───── TEXT SHOWN ─────

Numerical Study of Magnetic Influences on Plume-Driven Convection in the Sun

The thermal convection in solar-type stars is thought to be driven by a local entropy gradient. Such a theory predicts the existence of convection-zone-scale convection (giant cells). However, giant cells have not yet been observationally confirmed in the Sun. This discrepancy between theory and observation is known as the convection conundrum, suggesting the need to revise current solar and stellar modeling.

As a possible solution to this problem, a hypothesis that has attracted attention in recent years proposes that convection in the Sun is driven not by local entropy gradients, but by strong downflows (plumes) generated near the solar surface, which is known as plume-driven convection. In this scenario, the entropy gradient in the bulk of the convection zone approaches zero, suppressing the driving of giant cells.

Several previous studies have performed numerical simulations of plume-driven convection. However, all of these studies neglected magnetic fields, leading to models that do not fully reflect the conditions in the convection zones of real stars, where self-consistent dynamo generated magnetic fields are known to play a key dynamical role. In this study, we investigated the effects of such dynamo-driven magnetic fields on plume-driven convection by conducting high performance numerical simulations in a Cartesian box.

The results show that the presence of magnetic fields tends to make the computational domain more convectively stable and reduces the kinetic energy of large-scale convection. In particular, the kinetic energy spectrum at large scales is reduced by approximately 10% compared to the non-magnetic case. These results provide support for the plume-driven convection hypothesis.

───── DATASET EXCERPTS ─────

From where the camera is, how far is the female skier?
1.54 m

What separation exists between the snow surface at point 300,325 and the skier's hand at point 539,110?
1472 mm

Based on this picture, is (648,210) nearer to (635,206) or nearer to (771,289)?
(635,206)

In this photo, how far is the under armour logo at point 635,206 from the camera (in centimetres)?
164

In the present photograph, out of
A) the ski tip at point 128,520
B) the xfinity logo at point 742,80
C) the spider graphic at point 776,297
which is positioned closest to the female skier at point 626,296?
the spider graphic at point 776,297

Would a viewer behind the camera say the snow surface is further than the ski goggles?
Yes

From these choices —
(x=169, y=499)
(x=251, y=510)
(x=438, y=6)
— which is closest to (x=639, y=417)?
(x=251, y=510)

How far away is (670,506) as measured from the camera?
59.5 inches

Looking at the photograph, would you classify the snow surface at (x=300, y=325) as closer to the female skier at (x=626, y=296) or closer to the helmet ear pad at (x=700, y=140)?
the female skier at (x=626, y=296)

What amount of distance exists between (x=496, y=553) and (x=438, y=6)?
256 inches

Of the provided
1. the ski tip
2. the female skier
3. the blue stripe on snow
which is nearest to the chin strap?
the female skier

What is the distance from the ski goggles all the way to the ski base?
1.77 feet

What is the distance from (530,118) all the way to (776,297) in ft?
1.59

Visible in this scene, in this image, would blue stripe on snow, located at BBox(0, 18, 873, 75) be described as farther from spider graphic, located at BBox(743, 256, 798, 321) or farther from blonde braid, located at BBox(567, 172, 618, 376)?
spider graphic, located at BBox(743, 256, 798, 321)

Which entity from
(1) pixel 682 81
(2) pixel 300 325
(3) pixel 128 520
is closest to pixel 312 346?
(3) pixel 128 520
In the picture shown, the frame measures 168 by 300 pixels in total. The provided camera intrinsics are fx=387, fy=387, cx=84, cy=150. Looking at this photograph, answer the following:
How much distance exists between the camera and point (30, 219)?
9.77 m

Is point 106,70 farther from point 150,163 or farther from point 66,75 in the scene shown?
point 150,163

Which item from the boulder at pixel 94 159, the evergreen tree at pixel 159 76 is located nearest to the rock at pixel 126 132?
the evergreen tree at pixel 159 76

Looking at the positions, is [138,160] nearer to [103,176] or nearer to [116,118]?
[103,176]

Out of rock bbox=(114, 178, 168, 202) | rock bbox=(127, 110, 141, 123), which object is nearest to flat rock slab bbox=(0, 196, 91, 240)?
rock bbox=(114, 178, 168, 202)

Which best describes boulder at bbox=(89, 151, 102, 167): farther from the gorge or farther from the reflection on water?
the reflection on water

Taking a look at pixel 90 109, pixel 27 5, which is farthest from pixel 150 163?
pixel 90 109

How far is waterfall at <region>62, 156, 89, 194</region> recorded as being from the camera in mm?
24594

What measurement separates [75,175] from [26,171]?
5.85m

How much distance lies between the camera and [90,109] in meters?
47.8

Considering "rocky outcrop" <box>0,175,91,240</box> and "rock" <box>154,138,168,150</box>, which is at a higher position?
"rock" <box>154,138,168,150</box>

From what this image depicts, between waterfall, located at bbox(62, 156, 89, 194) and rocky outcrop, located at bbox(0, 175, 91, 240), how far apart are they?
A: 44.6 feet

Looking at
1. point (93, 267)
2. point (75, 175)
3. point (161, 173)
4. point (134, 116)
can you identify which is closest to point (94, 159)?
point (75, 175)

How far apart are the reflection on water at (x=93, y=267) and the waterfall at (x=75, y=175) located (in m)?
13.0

─────
───── DATASET EXCERPTS ─────

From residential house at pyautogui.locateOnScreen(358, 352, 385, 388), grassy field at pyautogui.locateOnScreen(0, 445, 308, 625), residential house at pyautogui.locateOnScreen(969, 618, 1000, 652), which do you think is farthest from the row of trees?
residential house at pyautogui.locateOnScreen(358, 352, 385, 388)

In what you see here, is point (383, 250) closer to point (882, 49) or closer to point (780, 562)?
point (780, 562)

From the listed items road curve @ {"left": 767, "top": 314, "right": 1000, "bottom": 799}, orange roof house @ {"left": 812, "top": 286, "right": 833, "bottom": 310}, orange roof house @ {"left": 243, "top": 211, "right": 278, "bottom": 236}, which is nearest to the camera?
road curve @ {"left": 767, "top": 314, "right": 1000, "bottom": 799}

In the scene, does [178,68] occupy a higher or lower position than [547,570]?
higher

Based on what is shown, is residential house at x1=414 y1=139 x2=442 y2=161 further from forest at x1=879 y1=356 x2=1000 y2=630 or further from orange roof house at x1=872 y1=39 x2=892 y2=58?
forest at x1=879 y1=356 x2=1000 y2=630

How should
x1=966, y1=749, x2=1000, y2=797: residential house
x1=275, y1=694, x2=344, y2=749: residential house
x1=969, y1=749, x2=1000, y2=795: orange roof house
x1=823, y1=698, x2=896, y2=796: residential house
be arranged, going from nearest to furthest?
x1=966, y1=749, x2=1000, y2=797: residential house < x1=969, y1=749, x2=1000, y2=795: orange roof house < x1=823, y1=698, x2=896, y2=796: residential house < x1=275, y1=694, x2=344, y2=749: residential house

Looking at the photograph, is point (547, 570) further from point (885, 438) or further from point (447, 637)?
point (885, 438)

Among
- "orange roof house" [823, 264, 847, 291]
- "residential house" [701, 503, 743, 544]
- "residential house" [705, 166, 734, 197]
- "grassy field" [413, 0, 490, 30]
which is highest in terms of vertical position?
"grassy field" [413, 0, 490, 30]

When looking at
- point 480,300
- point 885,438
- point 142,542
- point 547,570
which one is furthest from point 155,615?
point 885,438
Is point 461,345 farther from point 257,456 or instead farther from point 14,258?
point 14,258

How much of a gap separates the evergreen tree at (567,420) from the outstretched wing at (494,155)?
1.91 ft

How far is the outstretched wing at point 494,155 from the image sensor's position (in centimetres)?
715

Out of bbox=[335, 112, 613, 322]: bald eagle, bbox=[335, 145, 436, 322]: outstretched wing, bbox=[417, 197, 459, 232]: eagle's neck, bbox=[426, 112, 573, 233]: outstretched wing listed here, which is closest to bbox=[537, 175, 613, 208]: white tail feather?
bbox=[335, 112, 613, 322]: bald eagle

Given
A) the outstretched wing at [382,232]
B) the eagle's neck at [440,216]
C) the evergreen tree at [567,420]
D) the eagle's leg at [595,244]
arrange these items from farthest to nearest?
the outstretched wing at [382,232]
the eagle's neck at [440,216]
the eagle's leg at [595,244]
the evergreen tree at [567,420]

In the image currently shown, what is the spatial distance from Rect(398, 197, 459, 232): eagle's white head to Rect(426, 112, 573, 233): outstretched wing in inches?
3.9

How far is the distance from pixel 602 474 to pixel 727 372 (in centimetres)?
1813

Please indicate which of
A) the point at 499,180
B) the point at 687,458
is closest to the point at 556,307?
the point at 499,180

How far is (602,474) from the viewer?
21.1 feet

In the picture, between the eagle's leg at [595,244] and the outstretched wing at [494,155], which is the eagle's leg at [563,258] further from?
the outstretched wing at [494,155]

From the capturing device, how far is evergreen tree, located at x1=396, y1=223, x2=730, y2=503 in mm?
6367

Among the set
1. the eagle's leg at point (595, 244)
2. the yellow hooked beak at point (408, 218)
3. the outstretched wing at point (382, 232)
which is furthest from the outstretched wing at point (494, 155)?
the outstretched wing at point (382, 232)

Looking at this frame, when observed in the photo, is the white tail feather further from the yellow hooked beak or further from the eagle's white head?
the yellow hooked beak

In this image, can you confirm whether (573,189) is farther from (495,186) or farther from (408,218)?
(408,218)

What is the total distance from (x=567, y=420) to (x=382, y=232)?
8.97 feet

─────

## QUESTIONS ON THE MATERIAL
**a)** Summarize the text on plume-driven convection in the Sun in two sentences.
**b)** In the text on plume-driven convection, rewrite the paragraph beginning "Several previous studies" as a short bulleted list that keeps its main facts.
**c)** From the text on plume-driven convection, copy everything from "Several previous studies" down to "a Cartesian box.".

## ANSWER SECTION
**a)** Theory predicts giant convection cells in the Sun that have not been observed, and one proposed explanation is that surface-generated downflows (plumes) rather than local entropy gradients drive convection. Simulations in a Cartesian box that, unlike earlier studies, include dynamo-driven magnetic fields show that these fields make the domain more convectively stable and cut large-scale kinetic energy by about 10%, supporting the plume-driven convection hypothesis.

**b)**
- Earlier numerical simulations of plume-driven convection all ignored magnetic fields.
- Real stellar convection zones have self-consistent dynamo-generated magnetic fields that play a key dynamical role, so those models are incomplete.
- This study used high-performance simulations in a Cartesian box to examine how dynamo-driven magnetic fields affect plume-driven convection.

**c)**
Several previous studies have performed numerical simulations of plume-driven convection. However, all of these studies neglected magnetic fields, leading to models that do not fully reflect the conditions in the convection zones of real stars, where self-consistent dynamo generated magnetic fields are known to play a key dynamical role. In this study, we investigated the effects of such dynamo-driven magnetic fields on plume-driven convection by conducting high performance numerical simulations in a Cartesian box.